Y ahí emerge una de las grandes preguntas. México. Qué va a hacer México. No lo tiene fácil el país norteamericano, que se encuentra en un período de transición. Sale el presidente Enrique Peña Nieto, el mismo que invitó a Trump al país cuando era candidato y este le correspondió diciendo ante su propia cara que los mexicanos tendrían que pagar el muro que pretende construir en la frontera. Entra Andrés Manuel López Obrador, primer presidente abiertamente de izquierdas, que aboga por una solución basada en los Derechos Humanos pero que tendrá que lidiar con una crisis de la que sabemos cómo ha empezado, pero desconocemos por completo el final.
Por el momento, México anunció, a través de un comunicado conjunto de la Secretaría de Gobernación y la Secretaría de Relaciones Exteriores, que las personas que ingresen al país con visa podrán hacerlo con normalidad. Una oferta que se incluye porque es una opción existente en la ley, pero que no aplica en ninguno de los caminantes. Si alguien tuviese documento de viaje no se habría sumado a la caravana. Iría por su propio pie, sacaría sus papeles en la frontera y transitaría sin problemas. Los pobres no tienen acceso a visas. Regresando al comunicado, también dijo que quien desee solicitar asilo (es una opción para muchos de los participantes en la marcha), deberá hacerlo individualmente y que quien entre irregularmente, será detenido y deportado.
A día de hoy, lo único seguro es que el viaje continúa. El martes fue día de tránsito capitalino, con la zona 1 convertida en centro neurálgico. La mirada está puesta en seguir adelante. Aunque nadie, absolutamente nadie, se atreve a decir qué hará ante la próxima barrera.
“Todo el mundo sabe por qué estamos migrando. En Honduras somos los que estamos pagando la energía más cara del mundo. Tenemos la tasa de analfabetos del mundo. Decidimos dejar los estudios porque nos graduamos para estar transportando café. Emigramos porque tenemos familia, porque tenemos hijos, porque tenemos a quién sacar adelante y no podemos hacerlo”, dice Santos Humberto Montoya, de 23 años.
“La mera neta seguir en el país está perro, como decimos los hondureños. Mi hija me dijo que era un momento oportuno, con la caravana”, dice Modesta González, de 44 años y de Olancho (a 853 kilómetros de Guatemala). Viene con su hija, Paulina, (“tendrá 21”, bromea) y dos nietos. Vendía burritos en la calle, aunque afirma que no le alcanzaba.
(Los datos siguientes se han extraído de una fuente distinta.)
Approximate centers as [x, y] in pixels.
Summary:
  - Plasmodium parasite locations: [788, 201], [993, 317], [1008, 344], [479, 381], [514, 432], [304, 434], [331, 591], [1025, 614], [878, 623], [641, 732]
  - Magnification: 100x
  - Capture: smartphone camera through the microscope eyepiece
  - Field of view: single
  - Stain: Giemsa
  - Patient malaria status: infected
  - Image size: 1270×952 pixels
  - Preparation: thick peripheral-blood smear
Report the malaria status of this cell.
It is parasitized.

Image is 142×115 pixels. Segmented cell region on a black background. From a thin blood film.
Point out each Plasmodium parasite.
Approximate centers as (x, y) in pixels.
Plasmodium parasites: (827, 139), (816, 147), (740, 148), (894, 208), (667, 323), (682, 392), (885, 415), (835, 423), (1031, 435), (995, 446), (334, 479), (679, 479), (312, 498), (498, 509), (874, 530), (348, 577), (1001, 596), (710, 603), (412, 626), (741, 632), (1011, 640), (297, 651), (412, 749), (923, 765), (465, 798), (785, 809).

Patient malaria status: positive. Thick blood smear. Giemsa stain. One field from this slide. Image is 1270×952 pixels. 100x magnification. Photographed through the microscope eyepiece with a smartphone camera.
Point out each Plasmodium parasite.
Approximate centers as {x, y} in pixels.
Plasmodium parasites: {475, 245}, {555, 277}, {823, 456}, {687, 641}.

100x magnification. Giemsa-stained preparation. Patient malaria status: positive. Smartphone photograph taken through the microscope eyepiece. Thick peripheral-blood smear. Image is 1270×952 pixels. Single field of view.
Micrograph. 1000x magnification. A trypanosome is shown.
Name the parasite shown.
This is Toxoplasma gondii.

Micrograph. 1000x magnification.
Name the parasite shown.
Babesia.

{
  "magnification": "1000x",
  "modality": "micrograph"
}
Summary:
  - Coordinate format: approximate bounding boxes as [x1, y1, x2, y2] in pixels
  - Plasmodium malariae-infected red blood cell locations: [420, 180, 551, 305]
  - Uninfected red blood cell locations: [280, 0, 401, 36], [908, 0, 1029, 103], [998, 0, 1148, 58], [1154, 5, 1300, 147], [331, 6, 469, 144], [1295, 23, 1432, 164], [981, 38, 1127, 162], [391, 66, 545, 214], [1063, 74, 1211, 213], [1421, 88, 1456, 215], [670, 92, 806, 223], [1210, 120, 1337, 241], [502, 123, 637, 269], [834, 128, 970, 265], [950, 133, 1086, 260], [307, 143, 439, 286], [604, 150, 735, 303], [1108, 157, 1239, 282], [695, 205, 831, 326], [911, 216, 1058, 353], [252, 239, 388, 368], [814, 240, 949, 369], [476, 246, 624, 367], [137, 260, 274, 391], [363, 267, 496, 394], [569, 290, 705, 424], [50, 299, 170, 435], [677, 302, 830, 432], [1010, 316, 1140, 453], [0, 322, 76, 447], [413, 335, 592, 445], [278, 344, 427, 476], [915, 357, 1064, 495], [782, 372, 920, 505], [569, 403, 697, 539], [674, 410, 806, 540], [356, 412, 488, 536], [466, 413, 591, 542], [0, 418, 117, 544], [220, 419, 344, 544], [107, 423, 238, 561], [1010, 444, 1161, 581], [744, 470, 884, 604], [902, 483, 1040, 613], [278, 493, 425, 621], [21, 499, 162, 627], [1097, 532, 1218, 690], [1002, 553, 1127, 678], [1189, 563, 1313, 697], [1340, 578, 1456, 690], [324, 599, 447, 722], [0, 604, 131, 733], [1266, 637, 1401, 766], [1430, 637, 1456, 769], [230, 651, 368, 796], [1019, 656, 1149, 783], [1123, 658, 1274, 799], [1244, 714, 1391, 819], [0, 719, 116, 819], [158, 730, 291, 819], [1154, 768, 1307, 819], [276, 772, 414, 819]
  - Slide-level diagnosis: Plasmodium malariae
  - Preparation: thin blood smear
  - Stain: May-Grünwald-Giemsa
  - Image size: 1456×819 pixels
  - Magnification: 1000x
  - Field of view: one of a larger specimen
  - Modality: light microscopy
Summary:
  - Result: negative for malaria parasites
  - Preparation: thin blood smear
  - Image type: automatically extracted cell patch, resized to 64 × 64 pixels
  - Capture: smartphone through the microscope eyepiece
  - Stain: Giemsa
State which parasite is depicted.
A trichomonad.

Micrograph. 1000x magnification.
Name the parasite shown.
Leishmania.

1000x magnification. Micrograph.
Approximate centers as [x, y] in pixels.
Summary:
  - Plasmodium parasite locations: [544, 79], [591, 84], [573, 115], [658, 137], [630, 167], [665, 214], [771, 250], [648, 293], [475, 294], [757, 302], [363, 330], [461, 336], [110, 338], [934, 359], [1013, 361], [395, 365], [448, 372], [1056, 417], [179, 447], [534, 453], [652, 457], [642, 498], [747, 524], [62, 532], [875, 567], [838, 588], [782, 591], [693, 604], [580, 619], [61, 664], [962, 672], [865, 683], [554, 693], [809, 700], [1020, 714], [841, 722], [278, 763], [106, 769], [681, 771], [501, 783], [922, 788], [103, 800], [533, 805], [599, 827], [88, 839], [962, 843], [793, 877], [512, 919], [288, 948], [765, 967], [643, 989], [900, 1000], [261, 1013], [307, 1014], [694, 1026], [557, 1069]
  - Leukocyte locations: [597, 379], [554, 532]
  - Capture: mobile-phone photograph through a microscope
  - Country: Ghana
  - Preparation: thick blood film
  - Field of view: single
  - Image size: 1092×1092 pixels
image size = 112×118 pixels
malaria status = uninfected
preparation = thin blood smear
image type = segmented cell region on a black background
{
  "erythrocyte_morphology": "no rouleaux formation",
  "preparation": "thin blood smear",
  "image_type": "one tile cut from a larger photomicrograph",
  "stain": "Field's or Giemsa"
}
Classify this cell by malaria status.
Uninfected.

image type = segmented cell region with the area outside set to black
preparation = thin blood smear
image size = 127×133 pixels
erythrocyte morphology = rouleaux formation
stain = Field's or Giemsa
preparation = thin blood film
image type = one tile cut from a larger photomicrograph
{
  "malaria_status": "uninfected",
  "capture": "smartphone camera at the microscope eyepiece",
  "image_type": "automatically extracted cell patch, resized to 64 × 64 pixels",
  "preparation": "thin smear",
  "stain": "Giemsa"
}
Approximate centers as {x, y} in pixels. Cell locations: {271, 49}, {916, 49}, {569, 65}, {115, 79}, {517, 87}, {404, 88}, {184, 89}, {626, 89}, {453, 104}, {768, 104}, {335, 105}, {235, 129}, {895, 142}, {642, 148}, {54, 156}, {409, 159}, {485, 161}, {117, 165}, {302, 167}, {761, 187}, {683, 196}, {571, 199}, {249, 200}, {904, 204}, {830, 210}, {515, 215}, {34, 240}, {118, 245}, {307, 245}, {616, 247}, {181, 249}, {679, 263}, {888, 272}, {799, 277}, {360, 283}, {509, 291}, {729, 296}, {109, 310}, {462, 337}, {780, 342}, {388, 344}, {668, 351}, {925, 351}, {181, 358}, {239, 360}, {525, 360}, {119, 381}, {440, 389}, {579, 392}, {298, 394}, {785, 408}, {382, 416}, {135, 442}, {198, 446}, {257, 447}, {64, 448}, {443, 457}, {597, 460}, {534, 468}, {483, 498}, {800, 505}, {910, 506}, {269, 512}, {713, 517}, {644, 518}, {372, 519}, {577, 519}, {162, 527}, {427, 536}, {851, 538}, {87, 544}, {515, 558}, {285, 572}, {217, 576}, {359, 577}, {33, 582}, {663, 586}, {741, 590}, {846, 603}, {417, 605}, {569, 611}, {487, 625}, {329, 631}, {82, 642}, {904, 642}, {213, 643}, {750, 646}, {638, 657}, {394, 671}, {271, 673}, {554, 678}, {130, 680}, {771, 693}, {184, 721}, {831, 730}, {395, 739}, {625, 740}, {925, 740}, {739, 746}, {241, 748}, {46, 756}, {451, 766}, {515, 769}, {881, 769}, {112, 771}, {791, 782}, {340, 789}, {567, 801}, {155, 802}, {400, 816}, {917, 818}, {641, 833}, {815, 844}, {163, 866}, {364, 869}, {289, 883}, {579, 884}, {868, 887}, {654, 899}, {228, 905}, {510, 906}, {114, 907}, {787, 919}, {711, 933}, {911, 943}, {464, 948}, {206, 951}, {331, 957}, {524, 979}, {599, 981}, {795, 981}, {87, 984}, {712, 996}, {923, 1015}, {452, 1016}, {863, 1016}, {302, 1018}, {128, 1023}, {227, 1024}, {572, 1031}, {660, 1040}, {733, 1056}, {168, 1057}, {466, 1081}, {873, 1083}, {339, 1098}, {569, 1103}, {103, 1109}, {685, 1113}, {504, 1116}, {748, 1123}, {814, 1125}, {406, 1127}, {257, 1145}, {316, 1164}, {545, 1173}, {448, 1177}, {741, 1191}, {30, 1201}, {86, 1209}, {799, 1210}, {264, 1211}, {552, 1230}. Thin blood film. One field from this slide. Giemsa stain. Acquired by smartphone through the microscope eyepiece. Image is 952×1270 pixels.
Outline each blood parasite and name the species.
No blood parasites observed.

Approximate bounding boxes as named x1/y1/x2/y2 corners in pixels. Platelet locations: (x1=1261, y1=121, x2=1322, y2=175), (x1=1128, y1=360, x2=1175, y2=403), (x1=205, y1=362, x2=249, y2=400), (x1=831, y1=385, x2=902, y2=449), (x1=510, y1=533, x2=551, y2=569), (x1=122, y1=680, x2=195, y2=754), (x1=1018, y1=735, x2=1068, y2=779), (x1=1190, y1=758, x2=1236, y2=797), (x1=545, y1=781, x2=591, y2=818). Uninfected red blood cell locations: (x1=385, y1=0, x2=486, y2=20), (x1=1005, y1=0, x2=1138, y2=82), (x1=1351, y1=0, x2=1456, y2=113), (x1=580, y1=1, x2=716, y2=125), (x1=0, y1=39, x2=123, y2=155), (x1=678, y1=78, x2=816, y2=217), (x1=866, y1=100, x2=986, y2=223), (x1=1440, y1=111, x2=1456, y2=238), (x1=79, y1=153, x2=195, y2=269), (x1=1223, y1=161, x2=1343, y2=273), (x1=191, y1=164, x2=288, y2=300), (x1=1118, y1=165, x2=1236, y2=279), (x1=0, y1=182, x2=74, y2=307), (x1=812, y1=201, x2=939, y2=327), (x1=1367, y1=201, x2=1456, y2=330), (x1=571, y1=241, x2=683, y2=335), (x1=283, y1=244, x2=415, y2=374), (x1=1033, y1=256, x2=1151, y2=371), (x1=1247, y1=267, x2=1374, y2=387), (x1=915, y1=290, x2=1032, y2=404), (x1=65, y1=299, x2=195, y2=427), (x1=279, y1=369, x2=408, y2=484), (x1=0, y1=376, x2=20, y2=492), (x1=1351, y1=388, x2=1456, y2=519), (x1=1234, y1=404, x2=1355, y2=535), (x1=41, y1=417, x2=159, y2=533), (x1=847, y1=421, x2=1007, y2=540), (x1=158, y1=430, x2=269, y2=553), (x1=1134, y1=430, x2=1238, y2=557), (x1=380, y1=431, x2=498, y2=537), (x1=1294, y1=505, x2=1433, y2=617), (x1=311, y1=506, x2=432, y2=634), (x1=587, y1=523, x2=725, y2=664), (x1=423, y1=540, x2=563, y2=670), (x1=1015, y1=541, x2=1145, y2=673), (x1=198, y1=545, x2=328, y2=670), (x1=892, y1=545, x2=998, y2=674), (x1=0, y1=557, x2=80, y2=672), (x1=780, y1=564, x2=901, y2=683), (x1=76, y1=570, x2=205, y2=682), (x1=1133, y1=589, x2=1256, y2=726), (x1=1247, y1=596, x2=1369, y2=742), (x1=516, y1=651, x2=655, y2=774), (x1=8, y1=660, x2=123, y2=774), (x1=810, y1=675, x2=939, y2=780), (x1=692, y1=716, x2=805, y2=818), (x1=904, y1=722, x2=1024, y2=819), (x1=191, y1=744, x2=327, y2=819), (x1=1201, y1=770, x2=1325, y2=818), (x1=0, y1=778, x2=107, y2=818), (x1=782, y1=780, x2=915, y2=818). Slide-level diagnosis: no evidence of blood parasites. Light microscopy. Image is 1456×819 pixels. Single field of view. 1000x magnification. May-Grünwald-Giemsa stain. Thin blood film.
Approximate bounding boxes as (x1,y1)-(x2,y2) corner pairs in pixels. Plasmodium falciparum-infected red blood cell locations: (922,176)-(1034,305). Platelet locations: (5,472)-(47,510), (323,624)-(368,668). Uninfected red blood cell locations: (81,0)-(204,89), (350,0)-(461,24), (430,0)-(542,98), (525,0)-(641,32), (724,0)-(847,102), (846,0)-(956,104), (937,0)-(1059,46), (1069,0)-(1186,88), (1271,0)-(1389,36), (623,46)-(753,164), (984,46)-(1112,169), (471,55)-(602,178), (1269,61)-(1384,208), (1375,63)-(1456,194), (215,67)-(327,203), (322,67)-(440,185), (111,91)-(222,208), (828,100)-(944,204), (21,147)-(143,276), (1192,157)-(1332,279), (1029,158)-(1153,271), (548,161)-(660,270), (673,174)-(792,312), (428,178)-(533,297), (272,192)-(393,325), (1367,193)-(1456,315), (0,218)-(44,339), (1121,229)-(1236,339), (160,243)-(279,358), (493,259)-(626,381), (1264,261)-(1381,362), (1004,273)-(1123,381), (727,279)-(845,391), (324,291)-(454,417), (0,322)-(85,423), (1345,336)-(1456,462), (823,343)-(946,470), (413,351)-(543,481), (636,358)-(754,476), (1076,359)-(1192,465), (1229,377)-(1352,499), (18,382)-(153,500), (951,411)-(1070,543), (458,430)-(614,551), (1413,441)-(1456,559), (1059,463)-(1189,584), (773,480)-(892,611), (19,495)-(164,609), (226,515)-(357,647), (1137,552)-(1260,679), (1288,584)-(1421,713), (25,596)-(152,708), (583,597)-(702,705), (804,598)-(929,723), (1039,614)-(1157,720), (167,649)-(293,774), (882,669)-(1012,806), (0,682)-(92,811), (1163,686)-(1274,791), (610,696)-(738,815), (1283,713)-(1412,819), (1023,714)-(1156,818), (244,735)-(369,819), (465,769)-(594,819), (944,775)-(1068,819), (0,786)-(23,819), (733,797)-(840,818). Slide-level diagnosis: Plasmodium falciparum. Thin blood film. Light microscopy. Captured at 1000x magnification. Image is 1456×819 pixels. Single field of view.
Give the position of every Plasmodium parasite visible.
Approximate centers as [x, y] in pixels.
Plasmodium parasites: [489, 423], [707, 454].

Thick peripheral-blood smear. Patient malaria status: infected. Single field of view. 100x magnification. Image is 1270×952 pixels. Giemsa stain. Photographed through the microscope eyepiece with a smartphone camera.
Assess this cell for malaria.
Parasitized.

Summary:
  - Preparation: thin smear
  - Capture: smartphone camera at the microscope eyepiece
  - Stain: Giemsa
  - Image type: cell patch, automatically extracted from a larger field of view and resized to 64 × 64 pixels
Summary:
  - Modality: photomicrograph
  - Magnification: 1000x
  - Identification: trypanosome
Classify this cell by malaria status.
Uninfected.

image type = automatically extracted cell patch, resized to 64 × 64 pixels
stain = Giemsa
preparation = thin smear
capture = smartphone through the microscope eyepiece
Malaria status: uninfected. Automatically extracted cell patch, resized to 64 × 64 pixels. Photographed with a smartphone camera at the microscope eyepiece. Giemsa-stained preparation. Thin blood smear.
Sufre dolores en los pies, por la caminata, y por eso le han regalado un bote de Ketoconazol, un antifúngico, para tratarse la “quemazón”. “Ya me está aliviando”, afirma, sentada en el suelo, atenta al reparto de colchonetas, con uno de sus nietos desparramando la sopa de fideos por el suelo. ¿Qué hará si no le dejan avanzar? No lo sabe. Ni lo piensa. ¿Qué sueña para el futuro? “Tener una casa”. Otra cosa distinta a las cuatro paredes de madera pegadas a la carretera en las que, dice, residían hasta que iniciaron la ruta.
“En mi país no hay trabajo, hay mucha delincuencia”, dice Ever Ulises López Rodríguez, de 26 años, de Yuscarán (departamento de El Paraíso, a 626 kilómetros de Guatemala). “Mi familia es muy pobre. El trabajo que tenía me lo quitaron. Soy vendedor ambulante, ahí me ganaba las fichas, pero nos botaron”, dice. Asegura que, entre los impuestos oficiales y “el de guerra”, el que tenía que pagar a la pandilla (no dice a cuál), apenas le alcanzaba para sobrevivir él y sus cinco hermanos. Eso, hasta que perdió su empleo. Ahí está el motivo de que cuando su amigo Fernando Ortiz, vendedor ambulante como él, le planteó la idea de iniciar el camino, ni se lo pensó. “¿Volver atrás? Nunca. ¿Qué iba a hacer, morirme de hambre?”
Todos los caminos llevan a un Tecún Umán colapsado con miles de hondureños en tránsito. Por el momento hablamos de hondureños, porque según Julio Ventura, coordinador de Protección Internacional de la Casa del Migrante, no se han reportado salvadoreños o guatemaltecos en los albergues. Sí algún deportado, pero esto forma parte de la triste rutina en la Fuerza Aérea. Aunque nada permite asegurar que esta tendencia cambie. Los problemas que han llevado a estos miles de hondureños a ponerse en ruta se repiten también en Guatemala y El Salvador.